“Tim, tim, tim. Ta, ta, ta. Esse guerreiro é de moça, mestre tem que respeitar”. A música entoada por mestra Margarida eterniza seu pioneirismo na cultura popular do Cariri cearense. Foi aos 15 anos, em 1953, que ela criou o grupo Guerreiro Santa Joana D’Arc, o primeiro formado por mulheres na região.
Ainda muito nova, abriu caminhos para mulheres na cultura popular. Não era de levantar bandeiras, mas foi revolucionária. “Ela se impunha pela própria existência. Se hoje nós temos mulheres no Juazeiro do Norte brincando guerreiro e reisado é porque por muitos anos uma senhora abriu esse lugar para nós”, diz a artista Maria Gomide, 40, contra-mestre do grupo.

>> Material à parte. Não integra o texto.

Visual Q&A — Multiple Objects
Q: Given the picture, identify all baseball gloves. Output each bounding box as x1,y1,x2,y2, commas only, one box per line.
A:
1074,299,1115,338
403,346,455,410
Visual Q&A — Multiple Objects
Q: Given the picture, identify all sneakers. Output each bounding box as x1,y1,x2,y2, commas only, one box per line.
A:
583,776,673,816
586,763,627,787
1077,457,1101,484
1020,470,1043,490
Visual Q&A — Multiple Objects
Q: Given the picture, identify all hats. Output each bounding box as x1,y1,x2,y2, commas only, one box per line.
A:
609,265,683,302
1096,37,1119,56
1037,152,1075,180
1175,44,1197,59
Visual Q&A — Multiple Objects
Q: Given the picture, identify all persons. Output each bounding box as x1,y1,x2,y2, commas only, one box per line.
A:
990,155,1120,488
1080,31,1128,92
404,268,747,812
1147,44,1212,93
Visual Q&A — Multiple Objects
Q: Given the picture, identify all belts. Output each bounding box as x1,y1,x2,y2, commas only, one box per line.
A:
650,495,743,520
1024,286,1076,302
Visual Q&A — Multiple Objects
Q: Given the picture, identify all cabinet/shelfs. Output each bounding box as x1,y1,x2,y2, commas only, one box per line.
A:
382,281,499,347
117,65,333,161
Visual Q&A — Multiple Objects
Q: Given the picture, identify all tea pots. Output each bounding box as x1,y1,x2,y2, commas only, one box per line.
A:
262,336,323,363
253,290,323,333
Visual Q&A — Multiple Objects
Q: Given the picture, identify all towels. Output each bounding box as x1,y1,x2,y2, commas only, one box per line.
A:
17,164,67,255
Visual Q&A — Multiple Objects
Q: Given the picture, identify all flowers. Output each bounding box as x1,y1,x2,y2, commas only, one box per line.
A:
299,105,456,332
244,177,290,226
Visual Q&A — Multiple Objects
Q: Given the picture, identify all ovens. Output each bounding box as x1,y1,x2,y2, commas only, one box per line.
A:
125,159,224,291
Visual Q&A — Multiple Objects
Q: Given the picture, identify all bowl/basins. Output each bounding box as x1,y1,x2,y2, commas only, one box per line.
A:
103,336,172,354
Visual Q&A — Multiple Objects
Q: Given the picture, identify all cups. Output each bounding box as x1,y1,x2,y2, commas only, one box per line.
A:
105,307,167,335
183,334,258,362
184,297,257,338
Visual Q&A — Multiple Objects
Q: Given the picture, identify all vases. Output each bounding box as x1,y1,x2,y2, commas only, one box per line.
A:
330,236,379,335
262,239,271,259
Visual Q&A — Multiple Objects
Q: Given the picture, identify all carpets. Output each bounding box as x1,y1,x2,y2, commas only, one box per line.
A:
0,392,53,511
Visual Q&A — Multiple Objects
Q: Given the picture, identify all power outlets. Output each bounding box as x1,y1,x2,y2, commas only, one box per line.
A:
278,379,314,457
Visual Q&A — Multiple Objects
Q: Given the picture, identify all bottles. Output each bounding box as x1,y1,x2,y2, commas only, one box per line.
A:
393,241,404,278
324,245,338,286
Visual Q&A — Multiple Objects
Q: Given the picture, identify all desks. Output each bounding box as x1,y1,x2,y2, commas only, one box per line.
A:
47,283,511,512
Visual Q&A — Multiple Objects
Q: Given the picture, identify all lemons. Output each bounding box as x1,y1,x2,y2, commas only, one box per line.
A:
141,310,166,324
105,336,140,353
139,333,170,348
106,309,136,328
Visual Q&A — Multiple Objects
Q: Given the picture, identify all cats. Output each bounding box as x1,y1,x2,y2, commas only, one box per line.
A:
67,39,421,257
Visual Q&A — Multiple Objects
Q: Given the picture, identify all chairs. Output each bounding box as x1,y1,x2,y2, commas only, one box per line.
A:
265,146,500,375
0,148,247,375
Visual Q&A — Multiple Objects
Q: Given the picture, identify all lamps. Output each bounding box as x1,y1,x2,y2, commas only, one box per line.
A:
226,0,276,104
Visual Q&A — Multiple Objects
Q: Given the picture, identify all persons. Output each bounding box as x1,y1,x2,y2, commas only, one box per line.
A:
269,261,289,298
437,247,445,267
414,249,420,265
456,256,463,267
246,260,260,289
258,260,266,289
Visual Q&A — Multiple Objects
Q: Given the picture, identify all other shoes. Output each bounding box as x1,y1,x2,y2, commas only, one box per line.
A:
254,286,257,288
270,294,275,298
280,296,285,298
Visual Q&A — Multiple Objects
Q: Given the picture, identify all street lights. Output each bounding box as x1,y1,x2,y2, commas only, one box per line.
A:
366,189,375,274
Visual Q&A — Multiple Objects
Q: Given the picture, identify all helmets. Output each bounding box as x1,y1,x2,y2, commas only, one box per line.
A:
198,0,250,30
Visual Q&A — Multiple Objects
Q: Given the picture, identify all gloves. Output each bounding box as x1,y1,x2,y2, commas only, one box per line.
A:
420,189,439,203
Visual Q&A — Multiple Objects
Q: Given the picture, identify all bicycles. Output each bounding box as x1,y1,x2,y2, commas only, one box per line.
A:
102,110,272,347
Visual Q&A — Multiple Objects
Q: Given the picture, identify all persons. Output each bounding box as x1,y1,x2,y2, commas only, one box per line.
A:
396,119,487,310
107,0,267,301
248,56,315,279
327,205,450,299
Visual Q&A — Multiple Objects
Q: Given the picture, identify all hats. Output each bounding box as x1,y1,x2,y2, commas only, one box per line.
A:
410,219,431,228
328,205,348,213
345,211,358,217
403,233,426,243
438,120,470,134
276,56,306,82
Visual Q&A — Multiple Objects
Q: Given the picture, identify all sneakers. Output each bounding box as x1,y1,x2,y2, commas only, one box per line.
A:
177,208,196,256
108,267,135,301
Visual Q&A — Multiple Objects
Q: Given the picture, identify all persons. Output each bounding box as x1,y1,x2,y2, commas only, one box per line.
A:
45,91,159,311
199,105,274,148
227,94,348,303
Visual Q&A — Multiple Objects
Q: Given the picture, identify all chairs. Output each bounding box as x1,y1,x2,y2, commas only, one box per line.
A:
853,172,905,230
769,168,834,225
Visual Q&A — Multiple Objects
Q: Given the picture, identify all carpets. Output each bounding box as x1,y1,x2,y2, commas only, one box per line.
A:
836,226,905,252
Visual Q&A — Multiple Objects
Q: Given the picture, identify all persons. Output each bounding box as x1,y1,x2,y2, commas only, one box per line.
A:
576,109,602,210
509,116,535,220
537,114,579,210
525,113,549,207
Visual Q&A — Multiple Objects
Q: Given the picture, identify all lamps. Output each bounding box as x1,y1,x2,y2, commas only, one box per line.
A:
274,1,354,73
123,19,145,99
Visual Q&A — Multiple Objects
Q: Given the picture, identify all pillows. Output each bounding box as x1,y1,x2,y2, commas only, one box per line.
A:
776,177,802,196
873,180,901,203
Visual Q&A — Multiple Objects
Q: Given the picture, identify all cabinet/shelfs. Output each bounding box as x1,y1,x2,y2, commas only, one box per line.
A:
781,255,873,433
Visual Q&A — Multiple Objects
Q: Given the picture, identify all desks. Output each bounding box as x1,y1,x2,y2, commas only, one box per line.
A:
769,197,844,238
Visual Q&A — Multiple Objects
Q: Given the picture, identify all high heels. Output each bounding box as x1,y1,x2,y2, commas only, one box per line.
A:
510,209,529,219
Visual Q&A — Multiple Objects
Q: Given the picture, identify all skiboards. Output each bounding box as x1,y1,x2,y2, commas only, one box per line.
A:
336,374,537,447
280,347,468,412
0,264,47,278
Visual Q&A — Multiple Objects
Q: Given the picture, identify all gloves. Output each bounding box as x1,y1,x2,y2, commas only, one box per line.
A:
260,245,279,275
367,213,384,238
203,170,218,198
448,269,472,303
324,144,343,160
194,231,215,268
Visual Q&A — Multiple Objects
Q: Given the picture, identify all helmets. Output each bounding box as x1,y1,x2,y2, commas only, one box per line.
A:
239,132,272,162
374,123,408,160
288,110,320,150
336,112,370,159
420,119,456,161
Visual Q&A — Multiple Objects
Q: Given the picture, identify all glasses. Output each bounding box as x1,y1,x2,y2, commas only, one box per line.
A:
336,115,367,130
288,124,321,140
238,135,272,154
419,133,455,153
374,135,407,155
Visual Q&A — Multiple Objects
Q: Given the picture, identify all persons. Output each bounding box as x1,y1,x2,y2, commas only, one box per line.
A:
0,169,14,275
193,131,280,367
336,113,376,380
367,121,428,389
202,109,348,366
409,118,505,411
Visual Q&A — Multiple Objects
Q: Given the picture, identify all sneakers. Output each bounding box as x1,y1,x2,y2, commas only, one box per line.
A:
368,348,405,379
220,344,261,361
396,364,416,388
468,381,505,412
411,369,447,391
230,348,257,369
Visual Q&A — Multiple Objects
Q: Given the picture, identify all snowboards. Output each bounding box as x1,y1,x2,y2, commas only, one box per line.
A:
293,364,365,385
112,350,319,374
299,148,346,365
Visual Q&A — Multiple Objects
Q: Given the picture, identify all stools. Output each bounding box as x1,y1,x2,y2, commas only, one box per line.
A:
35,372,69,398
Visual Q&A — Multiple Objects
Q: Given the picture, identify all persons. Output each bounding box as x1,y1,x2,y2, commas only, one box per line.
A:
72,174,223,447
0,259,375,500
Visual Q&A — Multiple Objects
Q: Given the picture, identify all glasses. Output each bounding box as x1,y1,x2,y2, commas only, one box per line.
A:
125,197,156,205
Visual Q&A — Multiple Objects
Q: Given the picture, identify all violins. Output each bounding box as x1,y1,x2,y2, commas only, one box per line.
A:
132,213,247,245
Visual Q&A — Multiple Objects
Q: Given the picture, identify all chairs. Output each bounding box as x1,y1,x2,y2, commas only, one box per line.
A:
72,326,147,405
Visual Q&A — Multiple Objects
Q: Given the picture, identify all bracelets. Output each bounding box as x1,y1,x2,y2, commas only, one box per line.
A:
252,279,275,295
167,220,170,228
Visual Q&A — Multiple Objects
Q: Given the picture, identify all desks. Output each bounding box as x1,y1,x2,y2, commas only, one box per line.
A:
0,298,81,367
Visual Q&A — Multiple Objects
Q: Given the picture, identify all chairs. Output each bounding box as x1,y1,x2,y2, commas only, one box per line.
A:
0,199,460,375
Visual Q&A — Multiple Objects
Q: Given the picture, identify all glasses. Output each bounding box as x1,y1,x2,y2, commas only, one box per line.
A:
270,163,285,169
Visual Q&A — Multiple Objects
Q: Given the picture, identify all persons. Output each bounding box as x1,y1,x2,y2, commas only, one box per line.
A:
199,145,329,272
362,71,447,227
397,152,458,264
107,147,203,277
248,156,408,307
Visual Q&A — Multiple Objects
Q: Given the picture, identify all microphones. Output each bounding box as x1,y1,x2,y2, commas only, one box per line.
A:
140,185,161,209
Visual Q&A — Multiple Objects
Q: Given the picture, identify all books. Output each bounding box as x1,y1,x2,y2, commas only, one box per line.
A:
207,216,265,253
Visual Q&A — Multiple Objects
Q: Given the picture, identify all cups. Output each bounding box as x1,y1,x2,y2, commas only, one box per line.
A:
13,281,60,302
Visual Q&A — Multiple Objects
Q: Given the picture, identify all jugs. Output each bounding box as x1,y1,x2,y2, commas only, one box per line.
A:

Os guerreiros são autos natalinos que surgiram em Alagoas no século 20 e se assemelham aos reisados. Assim como o folguedo, Maria Margarida da Conceição também era alagoana, nasceu em Maceió, em 1935. Dizia ser cearense de coração, pois chegou ao estado com 7 anos. A mudança da família romeira foi motivada pela devoção ao Padre Cícero.
No Ceará, a menina deu seus primeiros passos nos grupos de mestre Amaro e mestra Agada, onde começou a cantar.
Margarida se casou aos 16 anos com Enoque Dias da Silva e teve 18 filhos (11 biológicos e 7 adotivos), que lhe deram muitos netos. “Eu não sou neto de sangue, mas sou de coração. Tive a oportunidade de assumir o guerreiro dela e ter vivências de aprendizado com ela”, diz Nando Guerreiro, 36.
Durante a vida, além de cuidar de todos, a matriarca também foi cacimbeira, quando ajudava o pai na escavação de cacimbas de água, costureira, lavadeira, parteira e benzedeira.
Margá, como era chamada pelos íntimos, tinha uma personalidade tinhosa —no bom “cearês”. Era dura como a vida foi com ela, pois perdeu muitos filhos e marido cedo. Mas cantar era a sua alegria.
“A voz dela era surpreendente, fora do comum enquanto potência. Era uma voz muito alta, cantava e a gente escutava do outro lado do quarteirão. Tinha uma extensão vocal impressionante, conseguia alcançar três oitavas com tranquilidade”, afirma Gomide.
Em 2004, Margarida Guerreiro se tornou “Tesouro Vivo da Cultura do Estado do Ceará”. Também tinha o título de notório saber da Universidade Federal do Ceará. Seu talento está eternizado em três álbuns lançados pela companhia Carroça de Mamulengos, disponíveis nas plataformas de áudio.
Os últimos anos da brincante não foram tão alegres como suas folias de reis. Morava em um abrigo de idosos e tinha a saúde debilitada. Morreu no dia 7 de março, aos 89 anos, por complicações de pneumonia agravada pela recusa em se alimentar.
Deixa três filhas, seis netos e cinco bisnetos. Também fica seu guerreiro e dois discípulos formados, mestre Galego e mestra Lúcia, sua filha de criação.